Begonnen hatte der „Weg zu Heilung und Versöhnung“, wie das Projekt von Indigenen und katholischer Kirche heißt, vor drei Jahren in Kanada. Seit Sonntag nun hielt sich eine größere Delegation indigener Volksgruppen zusammen mit Bischöfen des Landes in Rom auf. Dort trugen Delegierte der Inuit, Metis und First Nations ihre Geschichten dem großen „Chief“ der katholischen Kirche vor.
Sie erzählten ihm von Kindern, die ihren Familien entrissen und in Internate gesteckt wurden, in denen sie ihre Sprache nicht sprechen, ihre Traditionen nicht pflegen durften. In denen sie der vermeintlich überlegenen Kultur europäischer Einwanderer angepasst werden sollten. Eltern, die jahrelang nicht wussten, was mit ihren Kindern geschah; die vergebens warteten, sie wiederzusehen, weil ihr Sohn, ihre Tochter an den elenden Bedingungen dort gestorben und auf dem Gelände anonym begraben worden war.
Bei Treffen am Montag und Donnerstag hörte Franziskus vor allem zu. Am Freitag in der Sala Clementina gesteht der Papst: Was ihm die Gäste erzählt hätten, habe ihn „mit Empörung und Scham“ erfüllt. Empört sei er, weil viele sich immer noch weigerten, aus der Vergangenheit zu lernen. Scham und Schmerz hingegen empfinde er „wegen der Rolle, die Katholiken hatten, vor allem Verantwortliche im Bildungswesen“. „Für das beklagenswerte Verhalten dieser Mitglieder der katholischen Kirche bitte ich Gott um Vergebung“, sagt Franziskus weiter. Er schließe sich den kanadischen Bischöfen und ihrer Bitte um Vergebung für das Unrecht an.
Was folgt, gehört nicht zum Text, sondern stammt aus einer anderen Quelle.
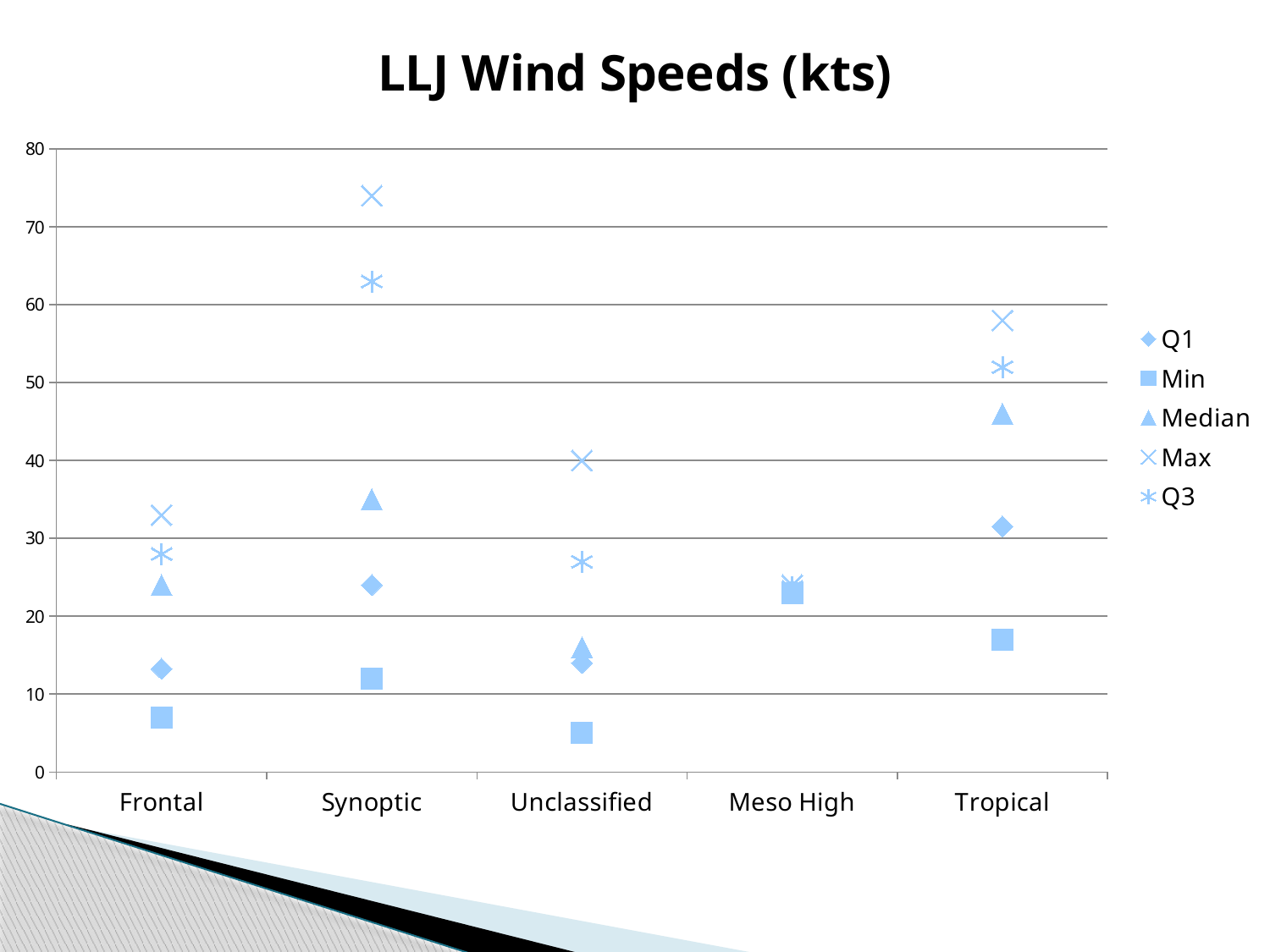
How many categories are shown on the x axis? 5 What is the title of the chart? LLJ Wind Speeds (kts) Is the Q3 value for Synoptic greater or less than 60? greater How many series does the legend list? 5 Which series is shown with an X marker in the legend? Max Which category has the highest Max value? Synoptic Is the Max value for Tropical greater or less than 60? less Which is larger, the Median value for Tropical or the Median value for Synoptic? Tropical Which category has the lowest Min value? Unclassified Is the Max value for Synoptic greater or less than 70? greater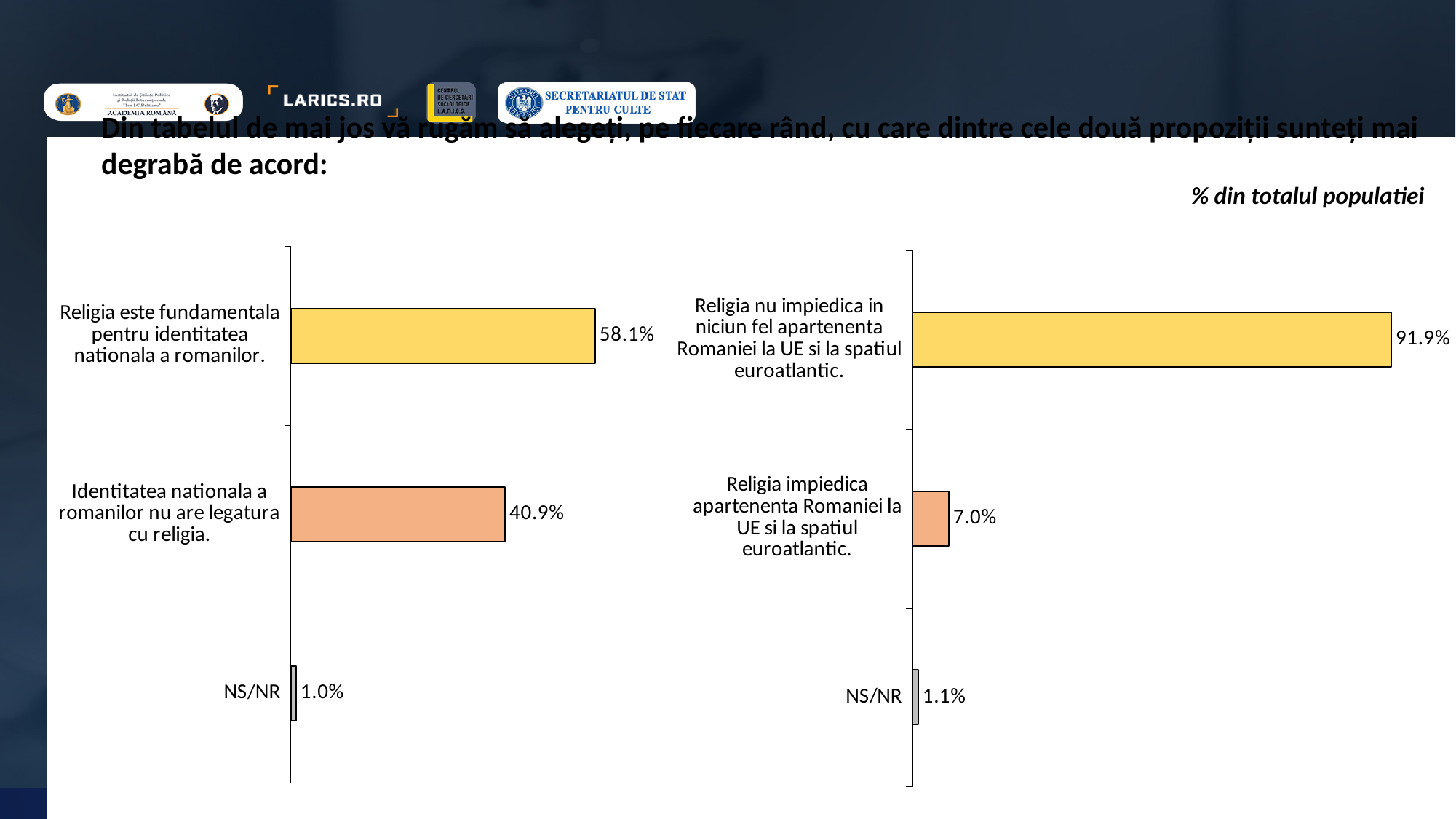
In the right chart, what is the value for NS/NR? 1.1% In the left chart, what is the value for NS/NR? 1.0% What kind of chart is the right chart? Bar chart In the right chart, what is the value for 'Religia impiedica apartenenta Romaniei la UE si la spatiul euroatlantic.'? 7.0% In the right chart, what is the value for 'Religia nu impiedica in niciun fel apartenenta Romaniei la UE si la spatiul euroatlantic.'? 91.9% In the left chart, what is the value for 'Religia este fundamentala pentru identitatea nationala a romanilor.'? 58.1% In the right chart, what is the difference between the values for 'Religia nu impiedica in niciun fel apartenenta Romaniei la UE si la spatiul euroatlantic.' and 'Religia impiedica apartenenta Romaniei la UE si la spatiul euroatlantic.'? 84.9% How many categories does the left chart show? 3 In the left chart, what is the difference between the values for 'Religia este fundamentala pentru identitatea nationala a romanilor.' and 'Identitatea nationala a romanilor nu are legatura cu religia.'? 17.2% In the right chart, which category has the highest value? Religia nu impiedica in niciun fel apartenenta Romaniei la UE si la spatiul euroatlantic. In the left chart, what is the value for 'Identitatea nationala a romanilor nu are legatura cu religia.'? 40.9% In the left chart, which category has the lowest value? NS/NR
Der Papst hat begriffen, was wir ihm erzählt haben, bestätigt Cassidy Caron, Leiterin der Metis-Delegation, am Ende. „Die Entschuldigung war lange überfällig“, meint hingegen Natan Obed von den Inuit. Wie einzelne Betroffene sie empfänden, sei sicher unterschiedlich. Die Begegnung mit dem Papst sei aber nur „ein Puzzlestück“, so Obed. Weitere stünden aus; etwa die Auslieferung eines des Missbrauchs beschuldigten Ordensmanns aus Frankreich nach Kanada. Oder die Rückgabe von Inuit-Exponaten in den Vatikanischen Museen. Andere verlangten, kirchliche Dokumente, in denen von kultureller oder rassischer Überlegenheit die Rede ist, müssten widerrufen werden.
Chief Gerald Antoine vom Volk der Dene sprach in diesen Tagen mehrfach von einem „historischer Meilenstein“. Die Begegnungen mit dem Papst, wie die Reise insgesamt, erinnerten ihn an das Deckengemälde in der Sixtinischen Kapelle, wo der Zeigefinger einer Person (Gott) den einer anderen (Adam) berührt. Ein Moment, in dem ein Funke überspringt.
So lobt und würdigt der Papst am Freitag die Weisheit der indigenen Völker: ihr Traditionsbewusstsein, ihren Gemeinschaftssinn, ihre Einsichten in den Zusammenhang von Mensch und Schöpfung. Eine Aussage habe ihn besonders beeindruckt, gesteht Franziskus: „Wer heute eine Entscheidung trifft, muss sieben Generationen vorausdenken.“ Das ist Nachhaltigkeit, wie sie dem Verfasser der Sozial- und Umweltenzyklika „Laudato si“ vorschwebt. Bereits bei seinen Reisen nach Südamerika hatte Franziskus immer wieder die soziale wie ökologische Weisheit indigener Völker gelobt. Diese müssen mit wissenschaftlicher Forschung und westlichen Lehr-Curricula integriert werden.